[SHORT PROBLEM] Convert part of the listing below into a Markdown table with the columns No and Line, numbering each row and omitting blank lines. Begin at the line that contains "Considering the photograph, is" and stop after the line that contains "Result: the white van at (1088,522)".

— Begin RECORD EXCERPTS —

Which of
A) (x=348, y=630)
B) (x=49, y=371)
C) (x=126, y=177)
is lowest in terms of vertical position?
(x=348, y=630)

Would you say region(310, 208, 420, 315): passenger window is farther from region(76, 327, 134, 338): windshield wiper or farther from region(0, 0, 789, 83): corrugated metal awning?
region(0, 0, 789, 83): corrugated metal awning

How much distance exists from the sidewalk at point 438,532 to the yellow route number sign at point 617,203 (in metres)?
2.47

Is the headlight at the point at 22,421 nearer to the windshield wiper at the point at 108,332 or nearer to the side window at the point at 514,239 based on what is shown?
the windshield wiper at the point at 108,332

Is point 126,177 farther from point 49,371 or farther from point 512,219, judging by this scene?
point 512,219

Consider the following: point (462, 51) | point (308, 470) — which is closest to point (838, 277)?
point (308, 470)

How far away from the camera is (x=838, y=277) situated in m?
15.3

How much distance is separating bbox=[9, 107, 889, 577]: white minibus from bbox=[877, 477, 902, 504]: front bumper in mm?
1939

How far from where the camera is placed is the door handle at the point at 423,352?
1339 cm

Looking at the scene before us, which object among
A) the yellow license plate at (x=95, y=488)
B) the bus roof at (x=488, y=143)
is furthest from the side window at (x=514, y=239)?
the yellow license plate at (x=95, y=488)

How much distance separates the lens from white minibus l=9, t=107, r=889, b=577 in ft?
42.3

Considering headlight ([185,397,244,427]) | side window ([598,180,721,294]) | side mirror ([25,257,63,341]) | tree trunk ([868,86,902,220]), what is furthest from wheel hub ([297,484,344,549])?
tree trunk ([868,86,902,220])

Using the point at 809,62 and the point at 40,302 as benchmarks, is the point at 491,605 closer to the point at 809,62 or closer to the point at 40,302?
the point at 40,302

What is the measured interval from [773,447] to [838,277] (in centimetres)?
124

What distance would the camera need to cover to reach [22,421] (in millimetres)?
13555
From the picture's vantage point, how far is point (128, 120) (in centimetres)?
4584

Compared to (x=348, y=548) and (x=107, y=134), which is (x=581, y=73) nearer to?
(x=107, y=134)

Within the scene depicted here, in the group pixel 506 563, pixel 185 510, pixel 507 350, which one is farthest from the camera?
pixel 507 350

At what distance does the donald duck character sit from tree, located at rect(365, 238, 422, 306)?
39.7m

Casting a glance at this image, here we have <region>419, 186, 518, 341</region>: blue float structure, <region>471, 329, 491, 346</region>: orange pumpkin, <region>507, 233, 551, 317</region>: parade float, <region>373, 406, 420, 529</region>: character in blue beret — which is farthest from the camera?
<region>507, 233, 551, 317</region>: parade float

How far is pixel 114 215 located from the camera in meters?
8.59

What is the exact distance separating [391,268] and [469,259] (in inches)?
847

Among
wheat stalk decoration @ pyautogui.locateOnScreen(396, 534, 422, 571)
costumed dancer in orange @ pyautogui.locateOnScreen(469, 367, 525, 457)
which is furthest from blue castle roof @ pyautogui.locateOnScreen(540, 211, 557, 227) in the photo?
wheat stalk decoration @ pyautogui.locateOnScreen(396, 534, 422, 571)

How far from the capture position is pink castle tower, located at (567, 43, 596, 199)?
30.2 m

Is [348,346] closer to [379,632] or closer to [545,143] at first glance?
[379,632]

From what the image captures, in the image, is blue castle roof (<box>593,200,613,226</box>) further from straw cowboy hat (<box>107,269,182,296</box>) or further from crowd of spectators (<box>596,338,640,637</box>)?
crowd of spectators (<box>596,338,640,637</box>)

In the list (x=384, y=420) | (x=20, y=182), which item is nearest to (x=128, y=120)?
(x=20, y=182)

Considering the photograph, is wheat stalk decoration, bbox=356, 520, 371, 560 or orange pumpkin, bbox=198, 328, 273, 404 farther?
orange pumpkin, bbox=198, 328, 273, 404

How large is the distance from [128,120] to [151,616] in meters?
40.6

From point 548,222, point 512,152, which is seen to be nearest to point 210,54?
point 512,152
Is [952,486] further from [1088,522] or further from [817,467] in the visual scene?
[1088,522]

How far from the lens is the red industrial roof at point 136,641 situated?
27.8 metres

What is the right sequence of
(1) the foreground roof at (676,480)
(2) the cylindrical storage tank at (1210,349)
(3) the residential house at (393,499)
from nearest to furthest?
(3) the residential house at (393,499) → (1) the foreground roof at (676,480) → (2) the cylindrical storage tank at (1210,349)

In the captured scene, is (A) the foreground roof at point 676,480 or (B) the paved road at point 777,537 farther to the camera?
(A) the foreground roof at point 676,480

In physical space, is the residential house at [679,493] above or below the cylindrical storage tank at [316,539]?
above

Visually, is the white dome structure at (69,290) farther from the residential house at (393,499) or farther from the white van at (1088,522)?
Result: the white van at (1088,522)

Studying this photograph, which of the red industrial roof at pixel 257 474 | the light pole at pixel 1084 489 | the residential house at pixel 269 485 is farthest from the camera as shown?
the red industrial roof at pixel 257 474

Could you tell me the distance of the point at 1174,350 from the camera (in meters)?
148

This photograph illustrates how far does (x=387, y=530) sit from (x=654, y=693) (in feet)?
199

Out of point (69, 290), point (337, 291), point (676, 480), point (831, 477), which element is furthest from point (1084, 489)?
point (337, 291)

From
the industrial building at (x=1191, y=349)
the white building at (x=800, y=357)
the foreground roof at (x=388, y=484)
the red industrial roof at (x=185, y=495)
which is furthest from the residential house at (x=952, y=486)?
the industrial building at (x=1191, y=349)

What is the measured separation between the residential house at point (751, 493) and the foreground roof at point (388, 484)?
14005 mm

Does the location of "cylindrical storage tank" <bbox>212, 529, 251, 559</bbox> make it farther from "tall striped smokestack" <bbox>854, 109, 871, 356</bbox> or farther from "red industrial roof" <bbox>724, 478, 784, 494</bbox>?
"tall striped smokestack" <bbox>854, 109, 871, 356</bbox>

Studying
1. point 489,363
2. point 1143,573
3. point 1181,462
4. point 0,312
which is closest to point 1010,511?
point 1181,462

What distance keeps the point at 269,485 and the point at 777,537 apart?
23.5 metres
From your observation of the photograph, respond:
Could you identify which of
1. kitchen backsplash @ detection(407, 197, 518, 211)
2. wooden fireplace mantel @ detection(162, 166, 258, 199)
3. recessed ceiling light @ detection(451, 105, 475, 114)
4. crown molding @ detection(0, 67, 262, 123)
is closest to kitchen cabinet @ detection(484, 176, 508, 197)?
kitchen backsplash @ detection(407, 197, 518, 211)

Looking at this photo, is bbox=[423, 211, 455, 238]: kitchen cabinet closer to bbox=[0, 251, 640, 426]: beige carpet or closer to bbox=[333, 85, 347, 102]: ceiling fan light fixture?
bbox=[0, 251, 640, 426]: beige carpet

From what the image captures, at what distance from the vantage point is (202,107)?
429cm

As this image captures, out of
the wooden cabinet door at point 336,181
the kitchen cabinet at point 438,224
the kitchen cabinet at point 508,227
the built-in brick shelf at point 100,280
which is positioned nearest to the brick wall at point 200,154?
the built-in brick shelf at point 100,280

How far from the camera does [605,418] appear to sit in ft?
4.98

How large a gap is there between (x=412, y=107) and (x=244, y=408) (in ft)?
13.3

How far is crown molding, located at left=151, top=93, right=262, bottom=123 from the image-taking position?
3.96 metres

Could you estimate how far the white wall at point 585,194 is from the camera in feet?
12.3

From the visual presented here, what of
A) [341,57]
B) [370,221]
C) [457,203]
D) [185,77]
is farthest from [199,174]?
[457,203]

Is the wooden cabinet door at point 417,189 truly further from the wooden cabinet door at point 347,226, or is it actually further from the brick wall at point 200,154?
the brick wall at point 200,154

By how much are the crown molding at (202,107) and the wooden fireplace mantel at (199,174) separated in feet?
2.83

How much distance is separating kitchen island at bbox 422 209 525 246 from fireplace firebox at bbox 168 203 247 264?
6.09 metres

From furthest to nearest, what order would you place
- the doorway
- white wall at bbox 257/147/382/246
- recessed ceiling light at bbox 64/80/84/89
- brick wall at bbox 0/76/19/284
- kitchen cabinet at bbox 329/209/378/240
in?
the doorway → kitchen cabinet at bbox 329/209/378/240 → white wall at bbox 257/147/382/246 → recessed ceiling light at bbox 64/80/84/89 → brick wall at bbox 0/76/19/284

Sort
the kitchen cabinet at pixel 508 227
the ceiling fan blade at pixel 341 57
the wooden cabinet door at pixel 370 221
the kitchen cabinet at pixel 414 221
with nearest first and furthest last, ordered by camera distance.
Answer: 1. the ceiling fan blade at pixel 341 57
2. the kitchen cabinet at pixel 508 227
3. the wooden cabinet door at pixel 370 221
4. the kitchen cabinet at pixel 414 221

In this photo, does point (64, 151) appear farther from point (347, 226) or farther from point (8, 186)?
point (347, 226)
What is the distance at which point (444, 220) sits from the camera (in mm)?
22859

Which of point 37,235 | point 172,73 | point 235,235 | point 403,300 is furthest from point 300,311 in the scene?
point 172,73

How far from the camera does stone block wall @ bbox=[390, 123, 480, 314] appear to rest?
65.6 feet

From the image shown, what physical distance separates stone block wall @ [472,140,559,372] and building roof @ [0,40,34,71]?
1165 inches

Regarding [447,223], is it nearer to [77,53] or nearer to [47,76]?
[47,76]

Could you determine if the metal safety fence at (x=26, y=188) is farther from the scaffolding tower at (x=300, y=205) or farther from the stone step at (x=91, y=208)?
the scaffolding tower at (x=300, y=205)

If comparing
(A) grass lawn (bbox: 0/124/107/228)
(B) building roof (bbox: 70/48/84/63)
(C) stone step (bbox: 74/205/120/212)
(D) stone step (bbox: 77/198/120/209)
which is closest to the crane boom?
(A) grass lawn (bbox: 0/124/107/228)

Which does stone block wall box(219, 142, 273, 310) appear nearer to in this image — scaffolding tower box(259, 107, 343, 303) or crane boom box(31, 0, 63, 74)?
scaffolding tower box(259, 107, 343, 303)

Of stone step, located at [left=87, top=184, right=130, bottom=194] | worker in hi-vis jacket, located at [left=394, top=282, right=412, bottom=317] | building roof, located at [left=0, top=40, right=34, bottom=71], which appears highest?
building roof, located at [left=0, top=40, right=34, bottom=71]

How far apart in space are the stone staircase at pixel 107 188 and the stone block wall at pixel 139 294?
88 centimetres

— End RECORD EXCERPTS —

[COMPLETED TASK]
| No | Line |
|---|---|
| 1 | Considering the photograph, is wheat stalk decoration, bbox=356, 520, 371, 560 or orange pumpkin, bbox=198, 328, 273, 404 farther? |
| 2 | orange pumpkin, bbox=198, 328, 273, 404 |
| 3 | How large is the distance from [128,120] to [151,616] in meters? |
| 4 | 40.6 |
| 5 | From point 548,222, point 512,152, which is seen to be nearest to point 210,54? |
| 6 | point 512,152 |
| 7 | Is [952,486] further from [1088,522] or further from [817,467] in the visual scene? |
| 8 | [1088,522] |
| 9 | How far from the lens is the red industrial roof at point 136,641 situated? |
| 10 | 27.8 metres |
| 11 | What is the right sequence of |
| 12 | (1) the foreground roof at (676,480) |
| 13 | (2) the cylindrical storage tank at (1210,349) |
| 14 | (3) the residential house at (393,499) |
| 15 | from nearest to furthest? |
| 16 | (3) the residential house at (393,499) → (1) the foreground roof at (676,480) → (2) the cylindrical storage tank at (1210,349) |
| 17 | In the captured scene, is (A) the foreground roof at point 676,480 or (B) the paved road at point 777,537 farther to the camera? |
| 18 | (A) the foreground roof at point 676,480 |
| 19 | In physical space, is the residential house at [679,493] above or below the cylindrical storage tank at [316,539]? |
| 20 | above |
| 21 | Visually, is the white dome structure at (69,290) farther from the residential house at (393,499) or farther from the white van at (1088,522)? |
| 22 | Result: the white van at (1088,522) |